I didn't blog once during November as I focused all my writing energies on NaNoWriMo, and seeing if I was up to the amount of daily writing that it would take for me to become a writer full time. Well, quantity I can do. Quality, not so much, but its all about practice. I enjoyed doing it, and hopefully I can keep motivating myself. 

An odd side effect is that now I no longer know what to do with my free time if I am not writing!

Anyway, December in all its glory is now here, and I am both looking forward to and dreading Christmas in pretty much equal measure.  Its only a week until I have my hand surgery, and while I know that its not a big deal - its only hand-surgery after all, not heart surgery - I am pretty anxious about it, and can't keep my mind off it.  6 weeks in a cast also does not sound like fun over the holiday period.

Still, I get 2 weeks paid off work over Christmas, so that's good.

But things I am most concerned about are thusly:
  • ASD Daughters getting more and more hyped up, with no space or time to calm down. Meltdown City, if last year is anything to go by
  • parents coming to visit for Christmas for first time. this will add to point above, and put wife in same category. She likes my parents, but this is pressure!
  • Operation going badly, leaving me less able over the period.
now I love Christmas, and everything that goes with it (other than drunk drivers and office parties) and normally I don't stress about anything like this. I just relax and enjoy it, letting the good old Christmas spirit take over, but in recent weeks, wife has declare her theory that ASD people love Christmas because they are programmed to from childhood, with everything reinforcing how wonderful Christmas should be, and we are effectively forced to love it, meaning that a bad Christmas to NTs is an absolute disaster to NNTs, and that maybe if we thought for ourselves, we would see that Christmas wasn't that great.
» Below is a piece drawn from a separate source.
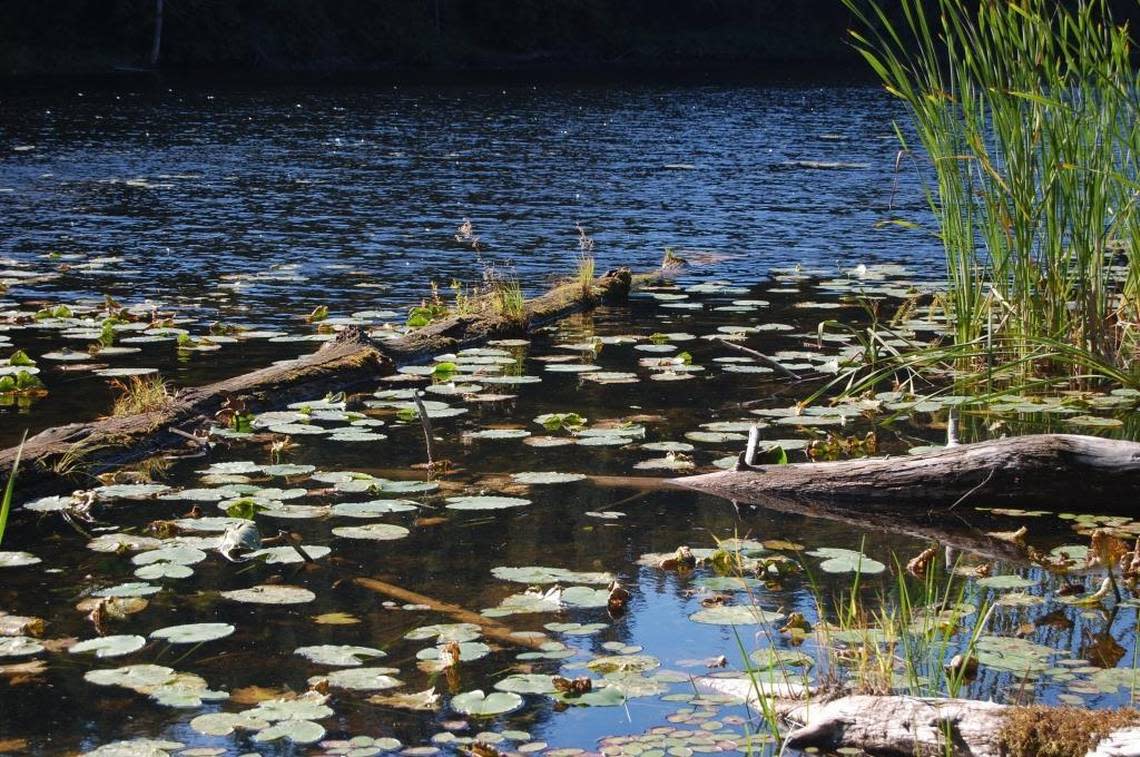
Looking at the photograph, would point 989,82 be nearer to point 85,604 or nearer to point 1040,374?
point 1040,374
And I was gutted! She didn't use those exact words, but I followed through on her train of thought, and it made me sad and a little angry that she was telling me that I only like Christmas because people have told me to, and because my brain is abnormal.  It really hurt, but I couldn't tell or show her that because I felt it would only reinforce my abnormality.

It hurt, and it made me sad, and it only reinforces the feeling I have that wife and I are drifting apart, but that's a blog for another day.

Right now I have presents to wrap, cards to write and a family Christmas to prepare for.